L’apprentissage en profondeur constitue l’avant-garde de ce qu’on appelle la révolution de l’intelligence artificielle (IA) depuis plusieurs années maintenant. Beaucoup de gens croyaient qu’il s’agissait de la solution miracle qui nous mènerait au monde merveilleux de l’IA générale. Plusieurs paris ont été pris entre 2014 et 2016 lorsque de nouvelles frontières ont été repoussées, suite à la victoire d’Alpha Go par exemple. Elon Musk annonçait que la voiture autonome serait bientôt une réalité, au point que Tesla a même commencé à vendre cette option aux clients (rendue possible grâce à une future mise à jour du logiciel). Et depuis ?

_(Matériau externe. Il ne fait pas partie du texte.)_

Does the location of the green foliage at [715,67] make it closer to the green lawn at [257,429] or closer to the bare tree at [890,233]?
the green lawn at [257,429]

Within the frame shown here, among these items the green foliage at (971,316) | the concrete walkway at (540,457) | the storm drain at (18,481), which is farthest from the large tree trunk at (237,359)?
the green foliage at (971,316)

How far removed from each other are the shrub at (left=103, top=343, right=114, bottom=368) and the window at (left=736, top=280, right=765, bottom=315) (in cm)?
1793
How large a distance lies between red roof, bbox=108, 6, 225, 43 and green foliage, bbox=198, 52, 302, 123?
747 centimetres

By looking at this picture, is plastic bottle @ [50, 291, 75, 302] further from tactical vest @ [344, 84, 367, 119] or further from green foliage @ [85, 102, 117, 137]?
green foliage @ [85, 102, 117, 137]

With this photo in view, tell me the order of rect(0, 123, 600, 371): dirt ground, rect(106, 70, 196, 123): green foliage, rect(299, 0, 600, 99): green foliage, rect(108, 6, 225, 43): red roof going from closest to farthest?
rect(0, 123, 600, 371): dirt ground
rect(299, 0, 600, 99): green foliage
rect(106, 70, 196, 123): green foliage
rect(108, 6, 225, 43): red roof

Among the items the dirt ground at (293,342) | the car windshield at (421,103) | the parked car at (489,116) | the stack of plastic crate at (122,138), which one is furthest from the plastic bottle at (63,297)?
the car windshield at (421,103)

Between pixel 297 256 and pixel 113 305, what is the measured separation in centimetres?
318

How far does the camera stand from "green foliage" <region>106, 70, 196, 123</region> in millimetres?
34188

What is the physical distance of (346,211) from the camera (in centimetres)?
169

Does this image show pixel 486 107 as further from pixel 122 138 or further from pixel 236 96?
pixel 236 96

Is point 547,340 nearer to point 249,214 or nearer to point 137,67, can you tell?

Si en surface l’IA reste au centre d’un battage médiatique où tout le monde veut sa part du gâteau, des premiers signaux faibles d’un hiver de l’IA semble apparaître. Les services de communication de toutes les entreprises mettent le buzzword IA dans tous les communiqués de presse, Elon Musk continue de promettre des voitures autonome et le PDG de Google répète sans cesse le slogan d’Andrew Ng selon lequel l’IA sera une transformation encore plus importante que l’électricité. Mais ce récit commence à se fissurer peu à peu.
Il y a beaucoup moins de tweets faisant l’éloge de l’apprentissage en profondeur comme algorithme ultime. L’angle des articles devient moins « révolutionnaire » et beaucoup plus « évolutionnaire ». Un des slogans clés répétés sur l’apprentissage en profondeur est qu’il s’adapte presque sans effort. Mais est-ce réellement le cas ? AlexNet en 2012 disposait de 60 millions de paramètres. Les modèles actuels en ont au moins 1000 fois plus. Une étude d’OpenAI vient justement de s’intéresser à la courbe d’évolution de la puissance informatique nécessaire aux progrès récents de l’apprentissage en profondeur. Nous pouvons maintenant former AlexNet en quelques minutes plutôt qu’en quelques jours, mais pouvons-nous former un AlexNet 1000 fois plus grand en quelques jours et obtenir de meilleurs résultats qualitativement ? Apparemment pas.
Self driving crashes
En mai 2018, Elon Musk n’a pas tenu sa promesse marketing qu’une voiture autonome Tesla traverse seule les Etats-Unis d’une côte à l’autre. Selon les rumeurs il y aurait du des essais infructueux nécessitant une prise en main humain une trentaine de fois. Il y a des tonnes de décisions que nous prenons tous les jours et qui ne sont pas verbalisées. Or la conduite automobile met en jeu ces mécanismes. Ces derniers ont évolué depuis un milliard d’années pour nous garder en sécurité, et le contexte de conduite (bien que moderne) fait appel à de nombreux réflexes de ce type. Mais comme la plupart de ces compétences ne sont pas facilement verbalisables, elles sont difficiles à mesurer et, par conséquent, nous n’optimisons pas du tout nos systèmes d’apprentissage machine sur ces derniers.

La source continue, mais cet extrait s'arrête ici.